■ QUOTED PASSAGE
━━━━━━━━━━

Blog · Book Review · Last reviewed June 25, 2026

The Undersea Network and the Ocean Floor of the Internet

Nicole Starosielski's The Undersea Network is a book about the part of the internet that refuses to become metaphor. The cloud is not in the air. Wireless life is carried by fiber, beaches, cable stations, ships, permits, repair regimes, island histories, military routes, finance, and ocean ecologies. Its AI-era lesson is direct: every model call travels through infrastructure that has owners, chokepoints, jurisdictions, maintenance labor, environmental conditions, and political histories.

The Book

The Undersea Network was published by Duke University Press in March 2015 in the Sign, Storage, Transmission series. Duke lists the book at 312 pages, with 55 illustrations, and gives the paper ISBN as 978-0-8223-5755-1, the hardcover ISBN as 978-0-8223-5740-7, and the electronic ISBN as 978-0-8223-7622-4. Google Books gives the same publisher, 2015 date, and 312-page length.

The book follows submarine cable systems from deep ocean routes to landing zones and cable stations, especially across the South Pacific. Starosielski's method is not only technical history. It is media archaeology, infrastructure studies, fieldwork, and environmental attention joined together. The book asks readers to stop imagining communication as pure flow and start looking at the places that make flow possible.

━━━━━━━━━━

■ INSTRUCTION 1
In the book review, how many illustrations does Duke list for The Undersea Network?
■ INSTRUCTION 2
Copy the book review word for word from "Blog · Book" up to and including "and political histories.".
■ INSTRUCTION 3
Please state whether each statement agrees with the book review, answering yes or no and quoting the deciding words: (a) The Undersea Network came out in 2015. (b) The book concentrates mainly on cable routes across the Atlantic. (c) Google Books gives a different page count than Duke does.

■ DATASET CONTENT

━━━━━━━━━━

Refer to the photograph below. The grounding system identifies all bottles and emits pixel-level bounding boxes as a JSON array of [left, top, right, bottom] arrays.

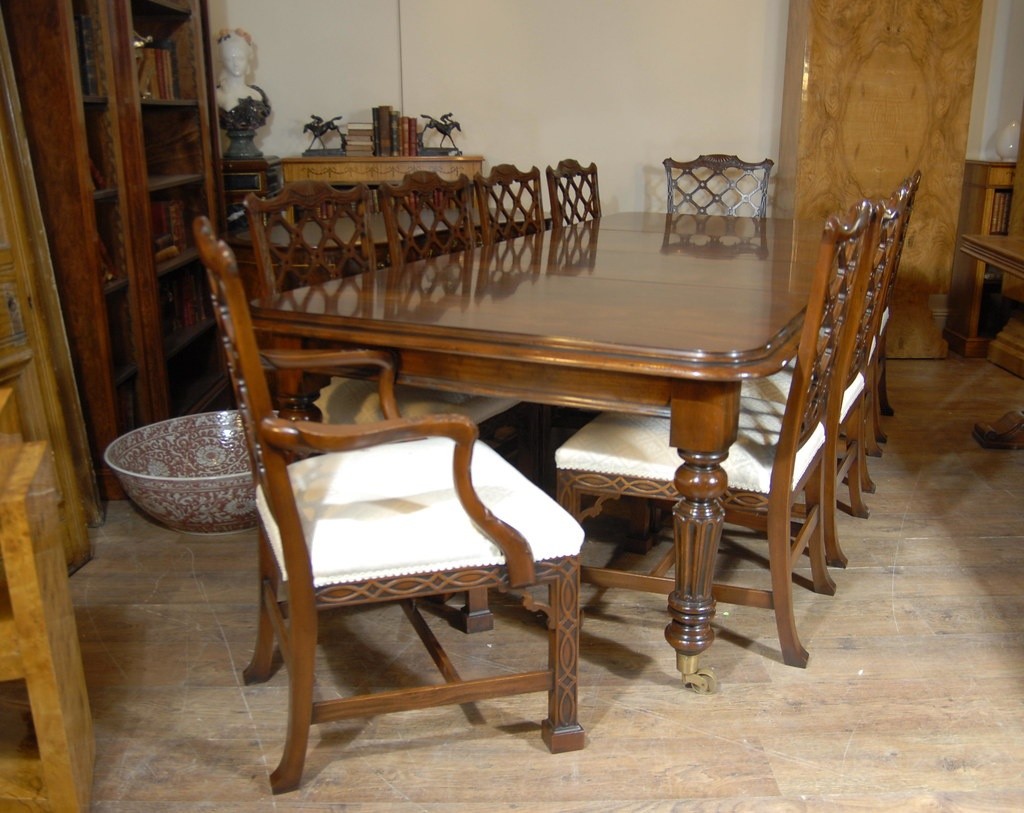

━━━━━━━━━━

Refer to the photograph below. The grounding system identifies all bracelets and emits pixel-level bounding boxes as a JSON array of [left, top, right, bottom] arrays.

━━━━━━━━━━

■ RESPONSE 1
55 illustrations.

■ RESPONSE 2
Blog · Book Review · Last reviewed June 25, 2026

The Undersea Network and the Ocean Floor of the Internet

Nicole Starosielski's The Undersea Network is a book about the part of the internet that refuses to become metaphor. The cloud is not in the air. Wireless life is carried by fiber, beaches, cable stations, ships, permits, repair regimes, island histories, military routes, finance, and ocean ecologies. Its AI-era lesson is direct: every model call travels through infrastructure that has owners, chokepoints, jurisdictions, maintenance labor, environmental conditions, and political histories.

■ RESPONSE 3
(a) Yes: "published by Duke University Press in March 2015"
(b) No: "especially across the South Pacific"
(c) No: "Google Books gives the same publisher, 2015 date, and 312-page length"